UC Santa Barbara basketball team endures terrifying morning after false missile alert

UC Santa Barbara head coach Joe Pasternack during the second half of a game earlier this season. (AP Photo/Michael Wyke)
UC Santa Barbara head coach Joe Pasternack during the second half of a game earlier this season. (AP Photo/Michael Wyke)

Just after 8 a.m. on Saturday morning, the UC Santa Barbara men’s basketball traveling party awoke to the most terrifying news imaginable.

They received the same emergency alert others in Hawaii did mistakenly warning them of an incoming ballistic missile attack set to strike any minute.

Some players and coaches were jarred awake by the buzzing of their phones. Others only scrambled out of their beds when forward Leland King’s mother ran down the hallway of their Waikiki hotel in a panic knocking on doors and screaming for everyone to get up.

“We were either huddled in the bathroom, in the stairwells or out in the halls,” UCSB associate athletic director Bill Mahoney told Yahoo Sports. “The warning said to stay away from the windows. It was bizarre.”

Hawaii has been on high alert in recent weeks since tensions between President Trump and North Korean leader Kim Jong-un escalated into nuclear threats. The state has even begun staging monthly air-raid drills, complete with wailing nuclear attack sirens, for the first time since the 1980s.

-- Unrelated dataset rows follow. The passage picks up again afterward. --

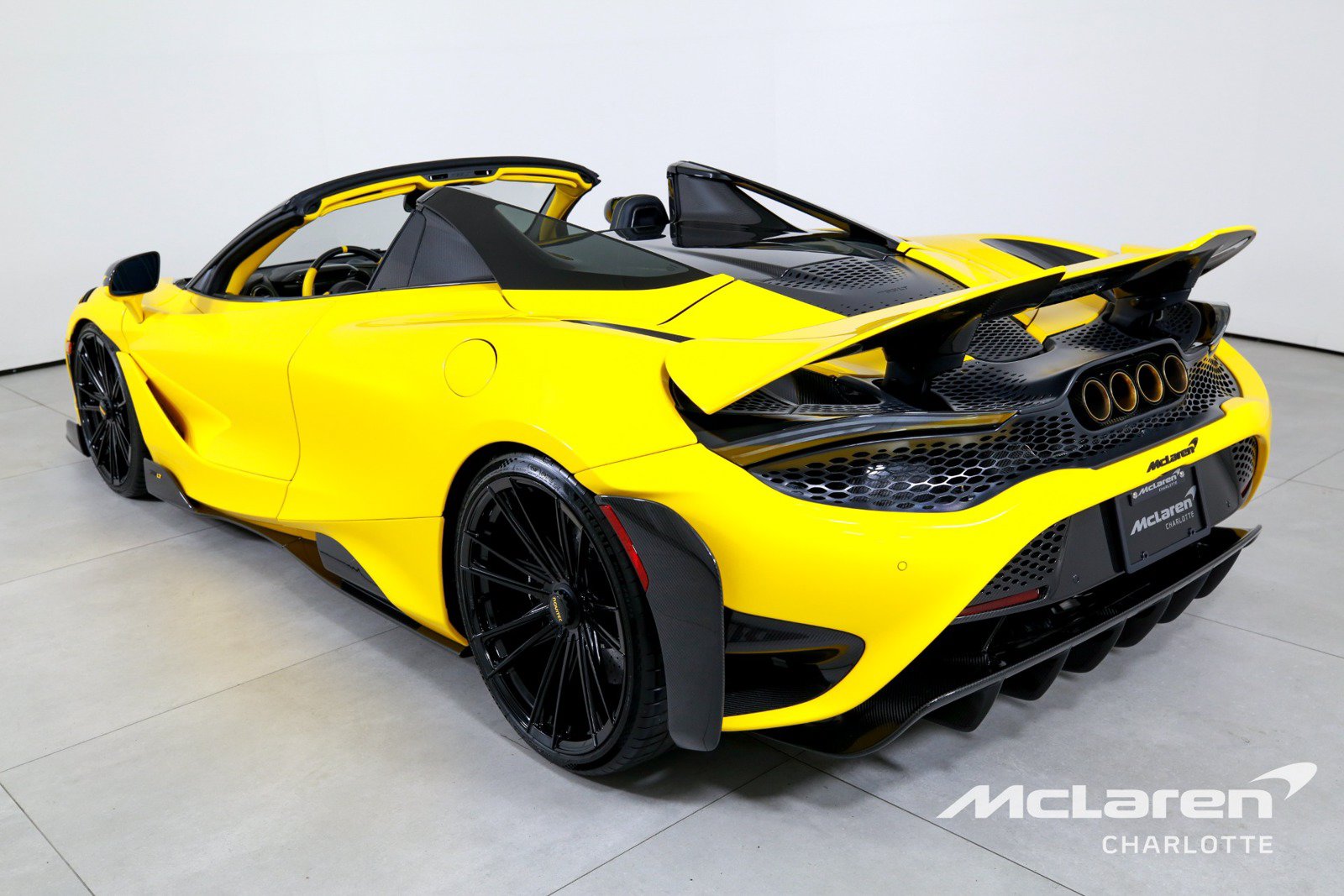 Used 2022 McLaren 765LT RWD image 8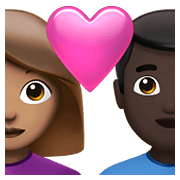 Emoji 👩🏽‍❤️‍👨🏿 Coppia Con Cuore - Donna: Carnagione Olivastra, Uomo: Carnagione Scura su Apple iOS 14.5.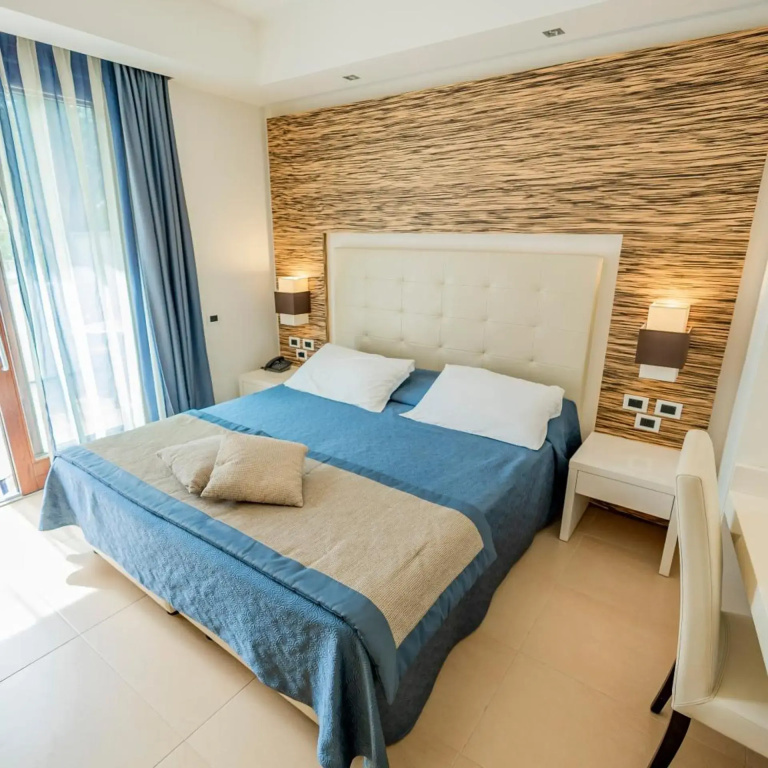 Prince Franklyn Hotel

UCSB players and coaches had more reason to take the ballistic missile alert seriously than just the recent hostilities between the U.S. and North Korea. The largest fire on record in California swept through the Santa Barbara area last month and heavy rainfall incited the devastating Montecito mudslides this past week. Those who didn’t receive emergency alerts in time or didn’t take them seriously enough often paid a steep price.

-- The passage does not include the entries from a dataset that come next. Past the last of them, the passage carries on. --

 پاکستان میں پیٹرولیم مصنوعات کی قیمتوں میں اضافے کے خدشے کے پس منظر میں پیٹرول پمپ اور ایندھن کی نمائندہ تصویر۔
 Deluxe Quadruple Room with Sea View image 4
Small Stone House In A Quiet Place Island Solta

Officials with the Hawaii Emergency Management Agency told the New York Times that Saturday’s mistaken alert was a result of human error. Someone “clicked the wrong thing” on a computer during a shift-change drill, spokesman Richard Rapoza told the newspaper.

Since it took roughly 40 minutes for the Hawaii Emergency Management Agency to rescind the alert, UCSB players continued to cower in bathtubs or under stairwells for quite awhile. Only after someone sent a group text to meet in the hotel lobby did players and coaches come downstairs, many of them still getting dressed as they made their way down.

“When we got to the lobby, we were figuring out where to go when it soon became apparent it was a mistake,” Mahoney said. “There were no sirens and the hotel staff was in contact with the authorities. Not long after that we received another alert that said the first one was false.

“I think most of the guys felt worse for the natives working in the hotel. Some of them were really, really disturbed and very emotional.”

UCSB’s day didn’t get much better once its road game at Hawaii tipped off just after 7 p.m. local time. In a battle of Big West title contenders, the Rainbow Warriors (12-5, 3-1) held off a late surge from the Gauchos (12-5, 1-2) to emerge with a 77-76 victory.

Hawaii may have enjoyed a slight advantage over UCSB in preparing for the game. While the Gauchos were just happy to be safe after their harrowing morning, A Hawaii basketball spokesman said the Rainbow Warriors were unaffected by the alert.